The trouble with wilderness, as they see it, is that when you get there, there is no there there.
What is there instead is a selection of flora and fauna which, having been left undisturbed for 20,000 years to evolve without any need to ingratiate themselves with alien life forms (which explains the plug-ugliness of salamanders), do not respond warmly to the arrival of humans. The wilderness is too often filled with the sort of animals and insects that can kill you in hours.
But such cynics fail, in a very literal sense, to see the wood for the trees.
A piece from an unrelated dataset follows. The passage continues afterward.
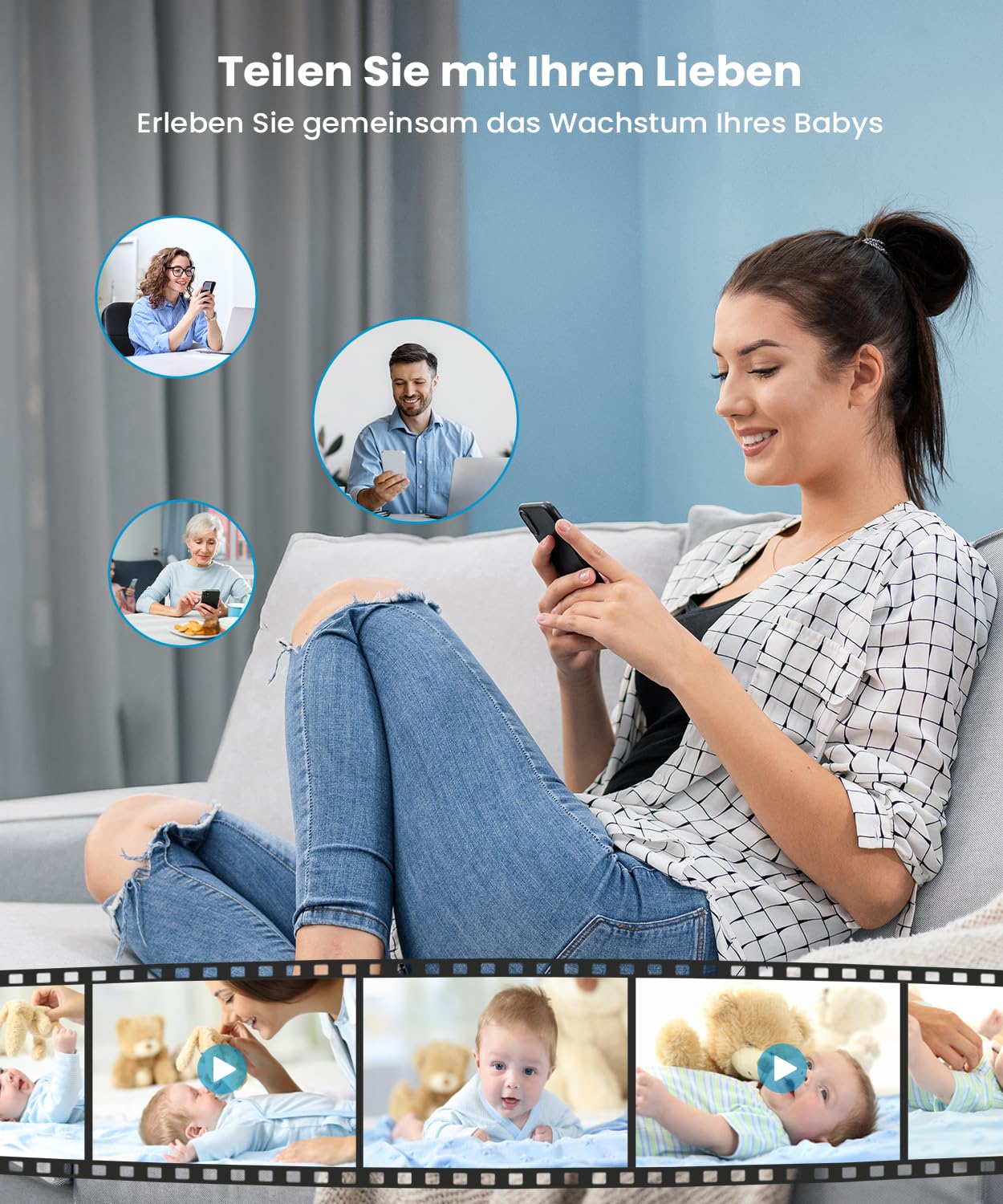 ieGeek Babyphone mit Kamera 2,5K/4MP, 5,5 Zoll WLAN Video babyfone (unterstützt 2,4 GHz und 5 GHz) PTZ 360°, Intelligentes Nachtlicht, Automatische Verfolgung, Weinen/Bewegungs, Mobile App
The wilderness mapped out by new Australian research covers an area 12 times the size of Britain.
That ranks it alongside the Amazon and Antarctica as a place to which a man or woman might travel and justifiably believe themselves to be the first human visitor since the big bang.
The paradox is that, rather than teaching us about novel worlds, wandering into wilderness teaches us most about the lives we already lead. “The end of all our exploring”, as T.S. Eliot wrote in Little Gidding, “will be to arrive where we started, and know the place for the first time.”
Wilderness allows us to experience the mysterious and the unknown. It offers the charms and challenges of solitude. When everyone wants to be somebody and to go somewhere, it can be bliss to be a nobody, in the middle of nowhere.
The cruel paradox, then, is that we may travel there only in spirit. For were we to visit in practice, it would, of course, cease to be wilderness.